SELECTED PASSAGE

◆ ◆ ◆ ◆ ◆

The Bike Park Wales case study shows how people who are directly using nature pay for the benefits of it. The benefits for wild nature go further than the initial rewilding landscape and in some cases these benefits can be global.

Carbon sequestration is one of the natural processes that rewilding can help to recover. When carbon is locked away within nature it helps to mitigate our changing climate which affects everyone in the world, but how do we ask users to pay for these benefits when the benefits are experienced globally?

Credits are a way to monetise ecosystem services so that they can be more easily bought and sold. They are particularly useful for regulating and supporting services such as carbon sequestration and biodiversity and water regulation, which benefit people over large areas and even globally.

Carbon

The Paris Climate Agreement (2016) reinforces the need for developed countries, including those in Europe, to reach climate neutrality by 2050 by setting ambitions to reduce, mitigate and adapt to climate change and improve these ambitions every five years (UNFCCC, n.d.b). These goals are called Nationally Determined Contributions (NDCs).

Companies can also choose to take steps to reduce and mitigate their carbon emissions which are called voluntary commitments.

◆ ◆ ◆ ◆ ◆

LISTED RECORDS
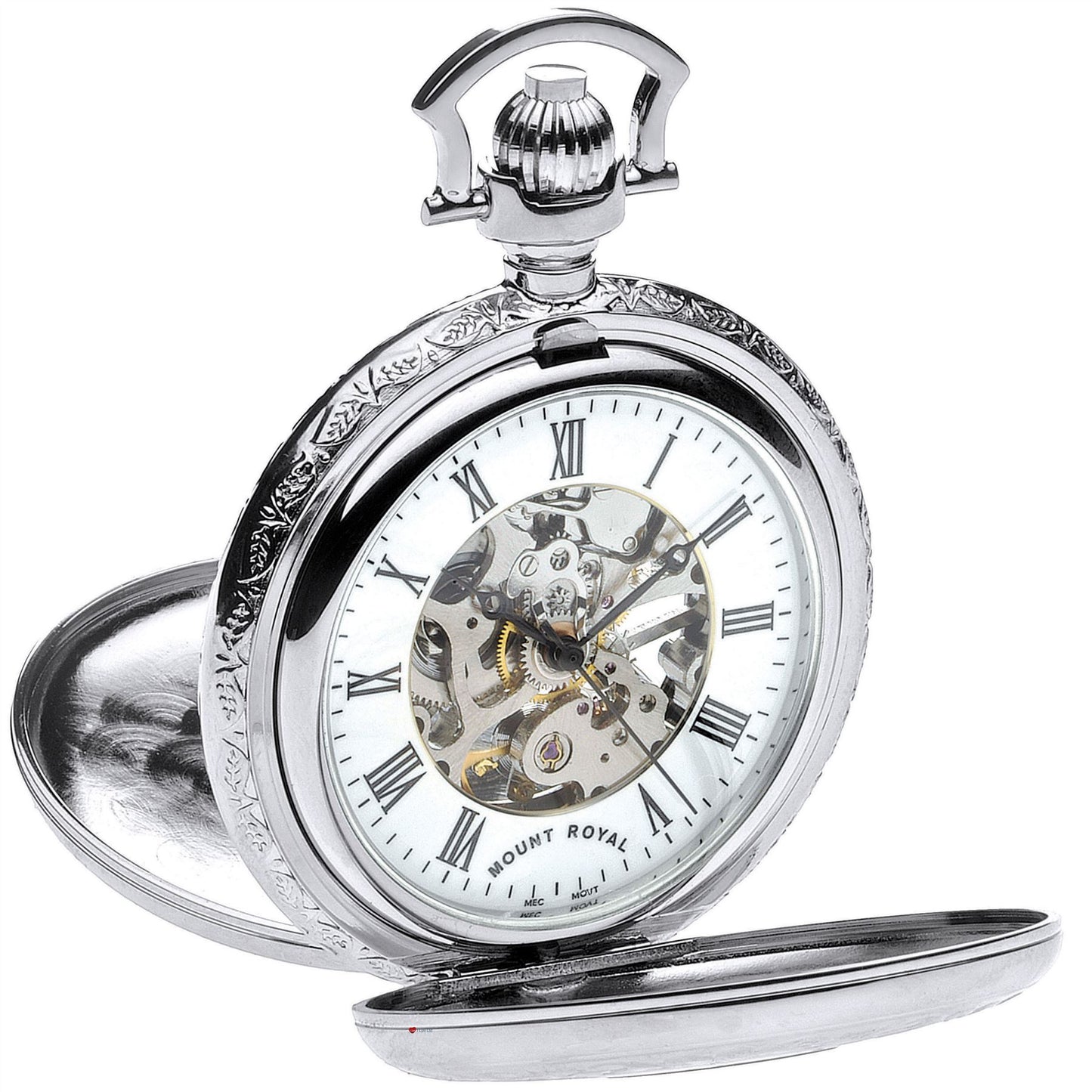 Skeleton Pocket Watch Double Half Hunter Chrome Plated Very Detailed 17 Jewel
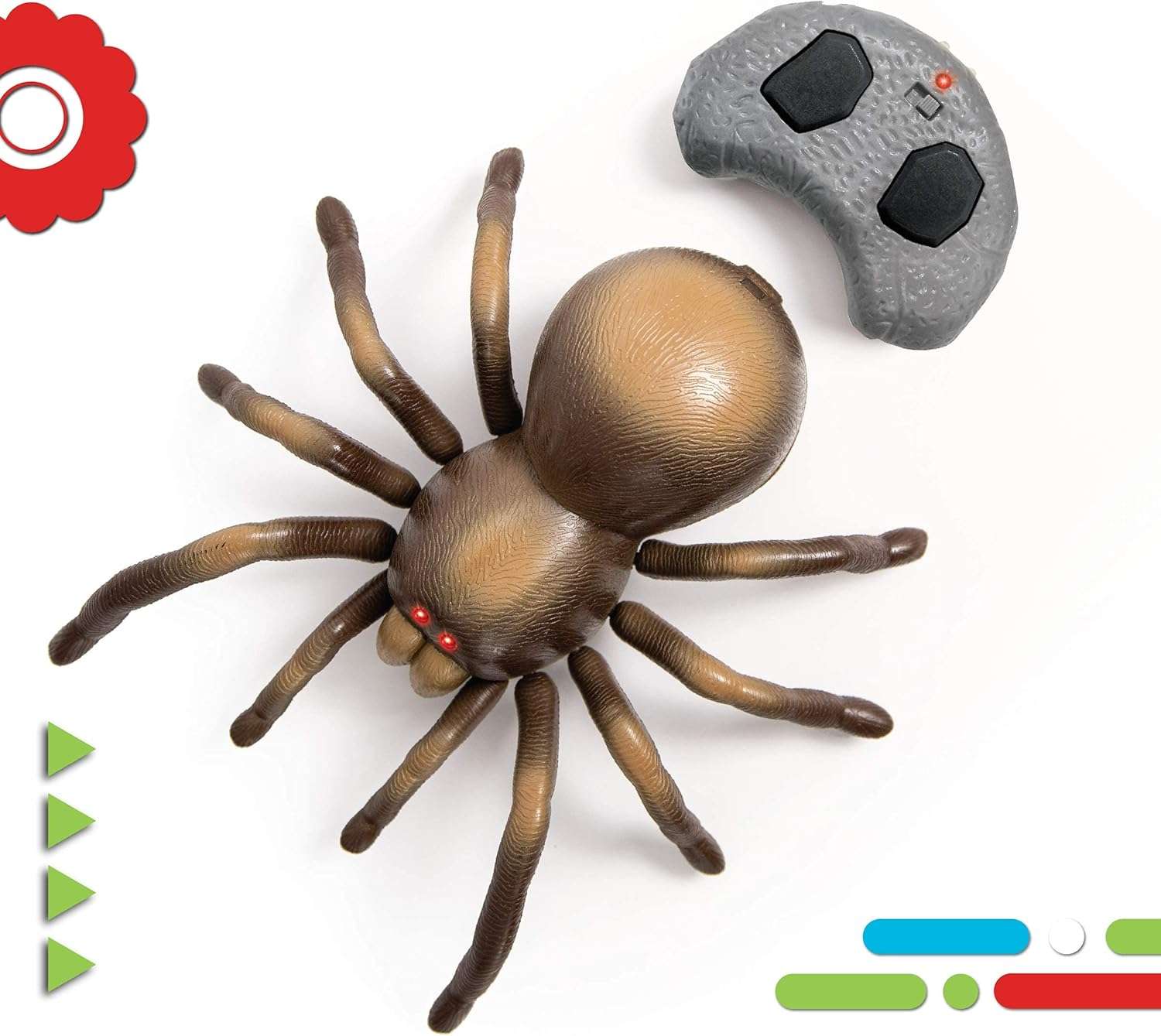 Discovery Kids RC Moving Tarantula Spider, Wireless Remote Control Toy for Kids, Great for Pranks and Halloween Decorations, Realistic Scurrying Movement, Glowing Scary Red LED Eyes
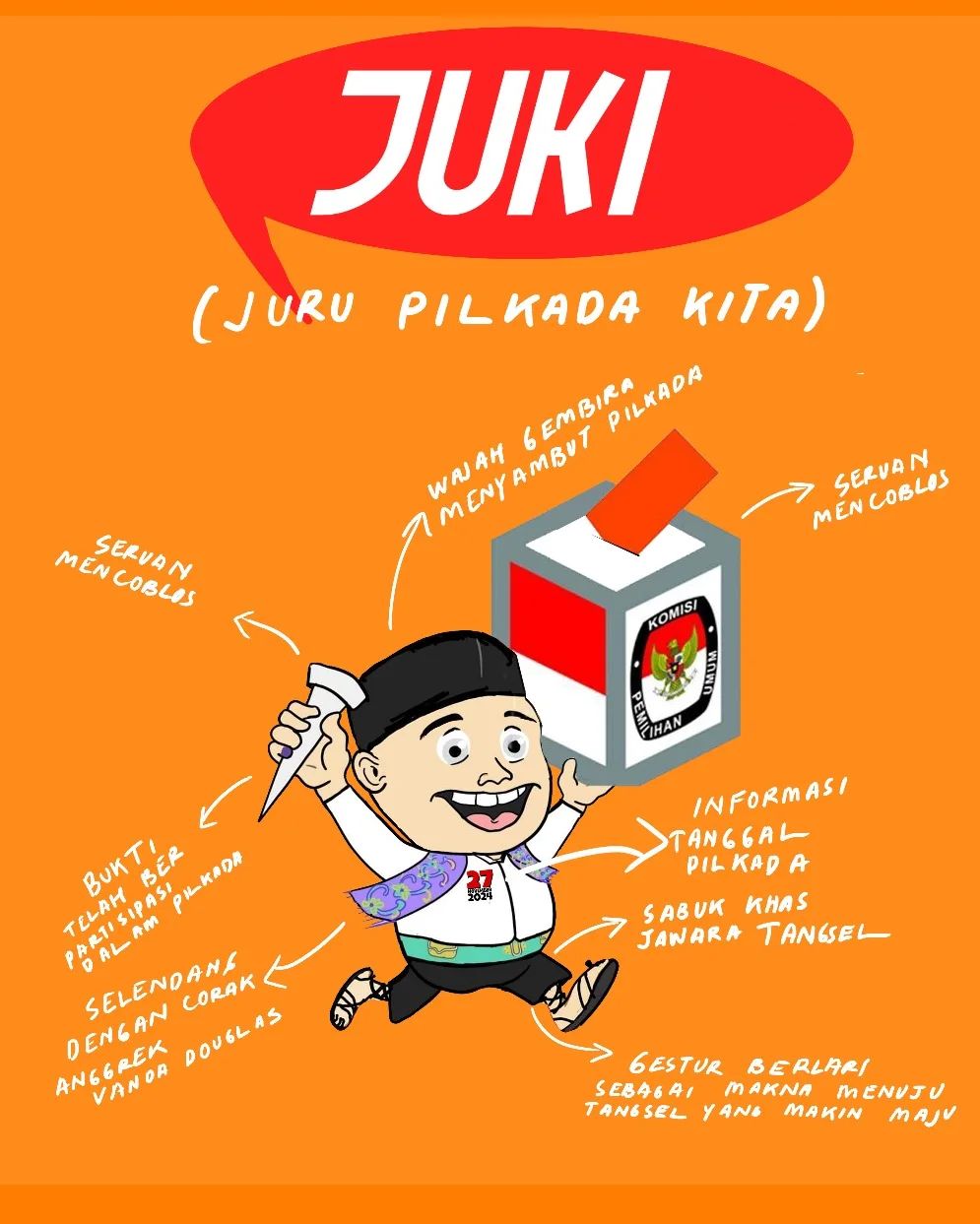 Peluncuran maskot Pemilihan Kepala Daerah (Pilkada) Tangsel pada Juni 2024, si Juki (Dok. Kpu Kota Tangsel)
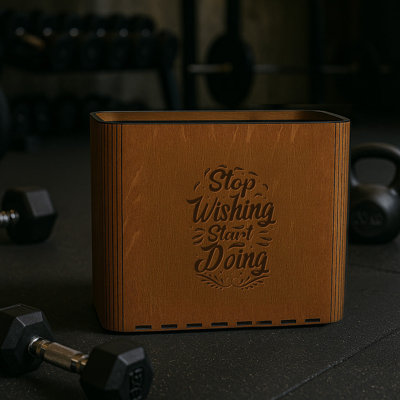 Slim Trash Can - "Stop Wishing Start Doing" - Wooden Garbage Bin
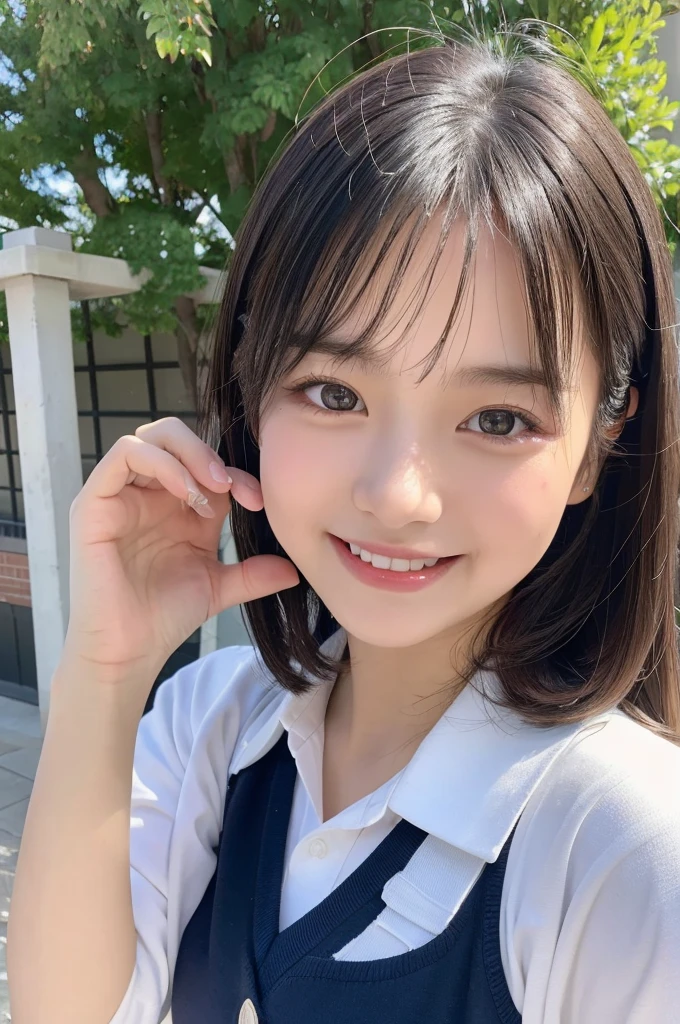 (Highest quality,8K quality,masterpiece:1.3),(超A high resolution,Photorealistic:1.4,RAW Photos),(Very detailed,Caustics,Detailed Background),(Ultra-Realistic Capture,Fine and beautiful skin,Perfect Anatomy),Daytime,School,Schoolyard,18-year-old,cute,single eyelid,Black Hair,Schoolのブレザーの制服,Laughter,Bust up shot,Natural soft light,photorealistic,I can see your feet,b-cup,Erotic,cute下着,I can see your underwear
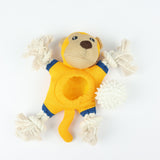Interactive Dog Rope Toy with Mesh Body, Yellow and Blue, Durable Thermoplastic with 4 Knotted Ropes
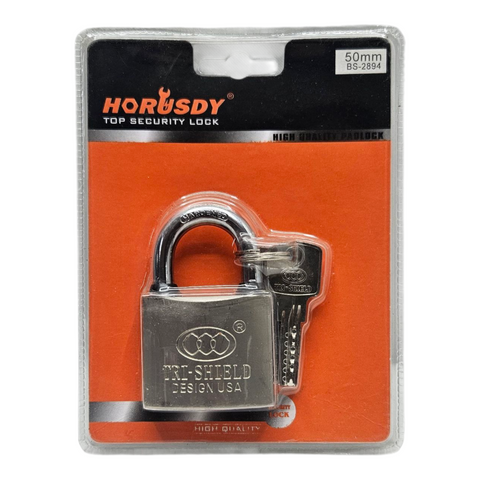 Metal padlock in clear packaging with orange background and Horusdy branding.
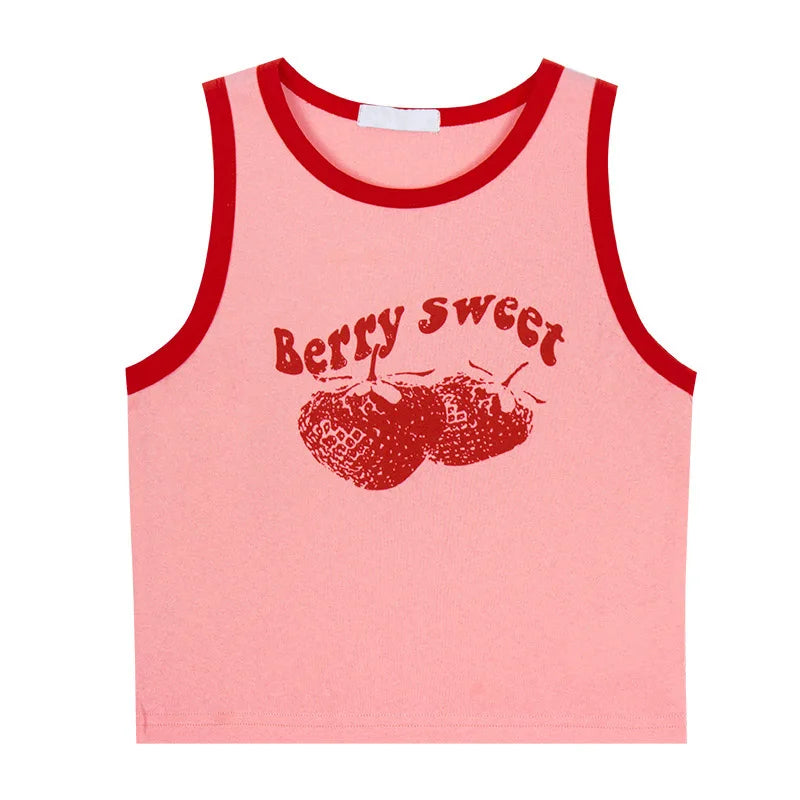 Pink Print Y2k Tank Top Summer Off Shoulder O Neck Sleeveless Fashion 90s Vintage Crop Tops Women Casual Sexy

◆ ◆ ◆ ◆ ◆

From the passage on rewilding and carbon credits, reproduce word for word the stretch that begins at "Carbon sequestration is" and ends after "and even globally.".

Carbon sequestration is one of the natural processes that rewilding can help to recover. When carbon is locked away within nature it helps to mitigate our changing climate which affects everyone in the world, but how do we ask users to pay for these benefits when the benefits are experienced globally?

Credits are a way to monetise ecosystem services so that they can be more easily bought and sold. They are particularly useful for regulating and supporting services such as carbon sequestration and biodiversity and water regulation, which benefit people over large areas and even globally.